# Is Uber taking the tips?



## DRider85 (Nov 19, 2016)

Doesn't make sense. There were some tips when it first started. Now it seems like I'll go days without a tip. And I've heard the ''I'll tip in the app'' thing too. I don't understand why some people even make a joke about that. Like recently this group of people laughed about how lazy they are, so they have to order a ride instead of walking 200 feet. Then they say ''Plus tip, plus the tip!''

I'm just really perplexed. I am taking Uber and Lyft a lot myself lately because I have been traveling. And I always tell them I'll tip them in the app and I do. I do it in front of them if possible. Or I'll give cash. I make my tips be known, it makes them feel good, and makes myself feel good.


----------



## easteuropeboy (Apr 9, 2016)

Same here


----------



## Cndragon (Dec 8, 2016)

Just words... I just started back and was happy to see tips were added, but I think uber riders aren't used to tipping so they don't. Learned quick that I'll tip you is equivalent to I'll make it worth your while. Means nothing.

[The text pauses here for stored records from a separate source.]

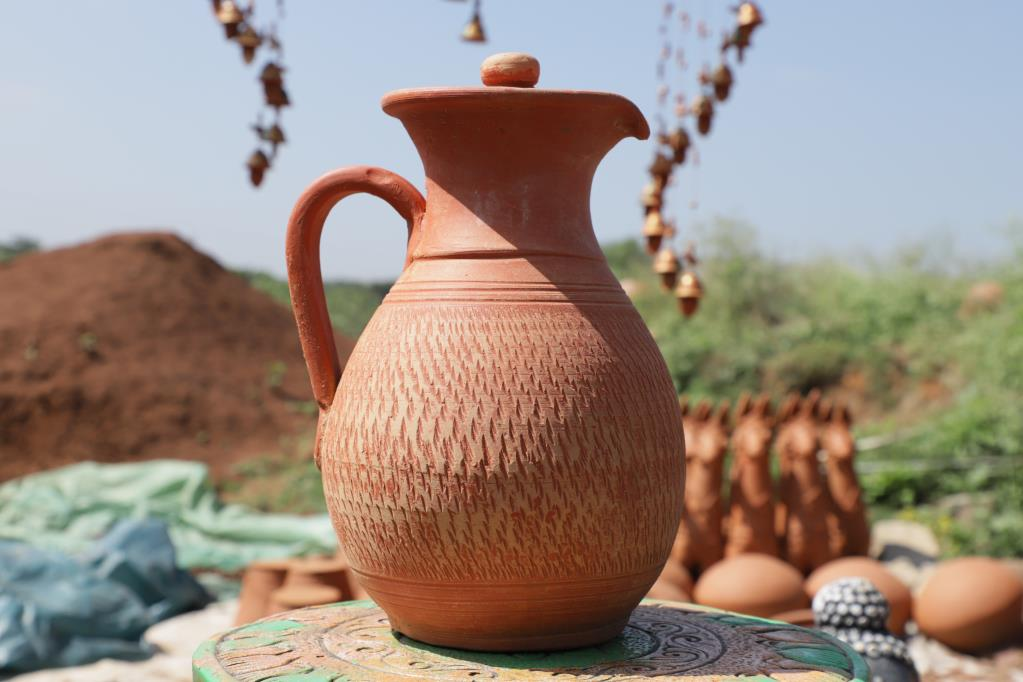 CLAY HANDMADE WATER JUG WITH LID - 1200 ml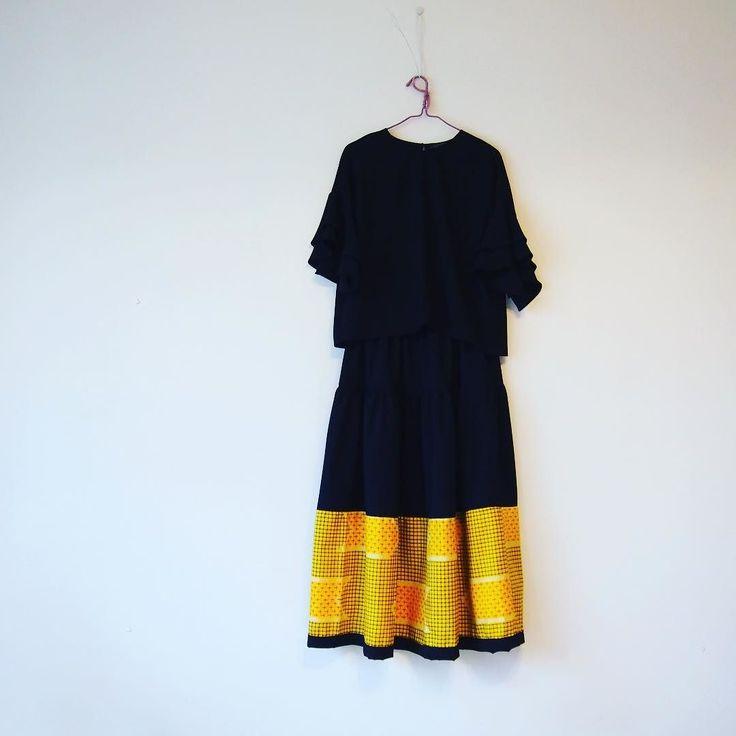 黄色い銘仙のお着物が1枚手に入ったのでぐるり1周使ってみた  #kimono  #kimonofashion  #antiquekimono  #vintagekimono  #japanesekimono #kimonojacket #kimonocardigan #haori  #craftsmanship  #Welovecollect  #bohostyle  #bohochic  #rikashioyaboutique #hongkonghandmade #着物 #着物リメイク #銘仙 #etsy #creema #浴衣 #浴衣リメイク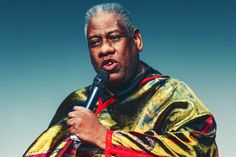 In an interview with the New York Times, legendary Vogue editor André Leon Talley discusses racism, loneliness, and Anna Wintour. Black Fashion Designers, Anna Wintour, Love And Respect, Bright Stars, Loneliness, Industrial Style, Superstar, Fashion Inspiration, Vogue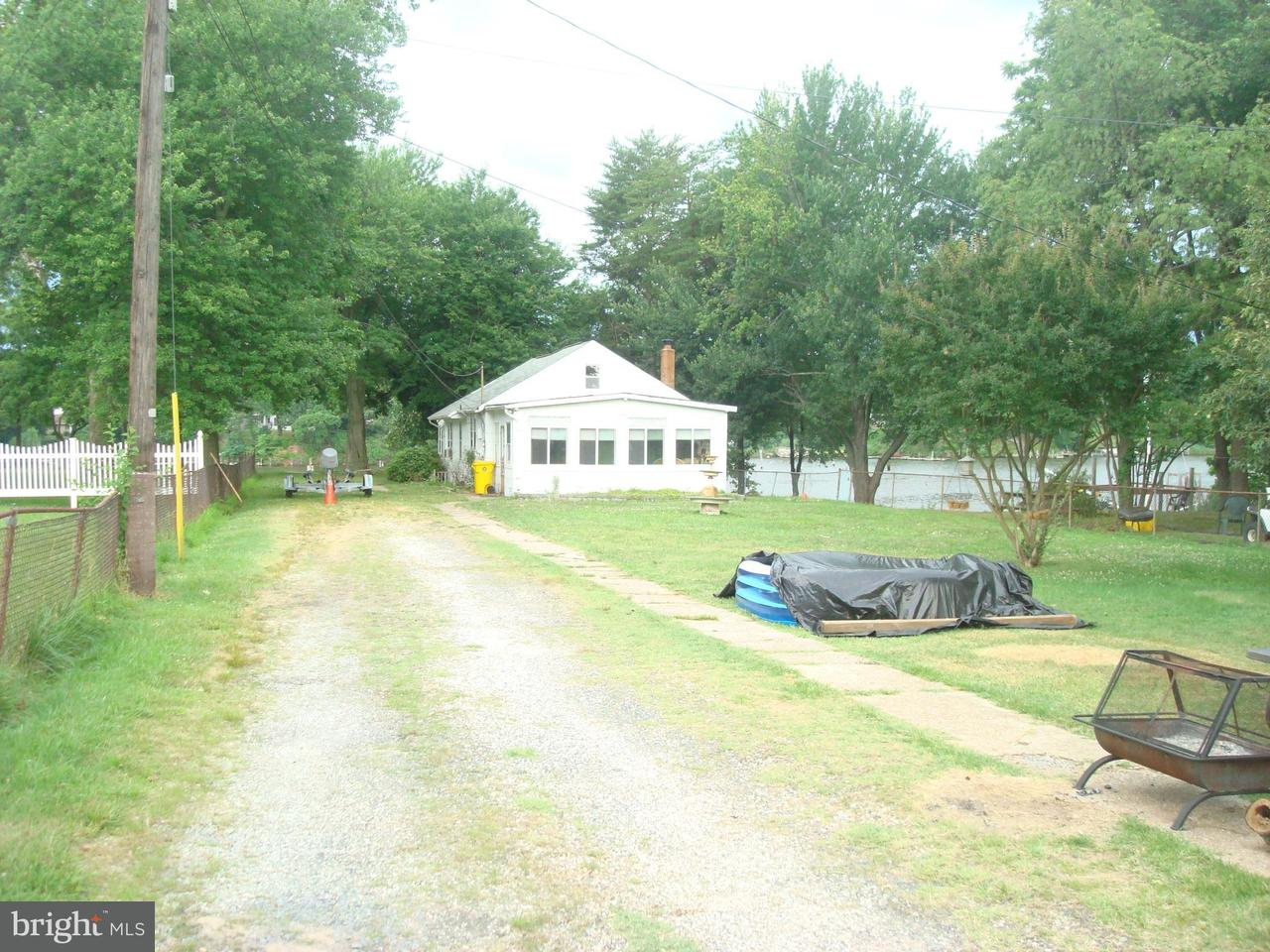 Single Family for Sale at 114 Greenland Beach Rd Curtis Bay, Maryland 21226 United States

Had a lady yesterday, very sweet actually, who said she also uses lyft and is so happy uber added tips. Great ride. No tip. But someone else did tip me though, ironically a super curt rider who was having a bad day. Ya just never know with these folks.


----------



## Kerplunkenstein (Sep 3, 2015)

If a customer gives $5 on the tipping app, but Uber shows us its only $2, how would we ever know??

The only way I can think of is to drive someone you know, and have them tip you and they tell you how much they tipped


----------



## Jcposeidon (Oct 3, 2017)

Do you have proof that someone tipped $5 not just them saying they did.


----------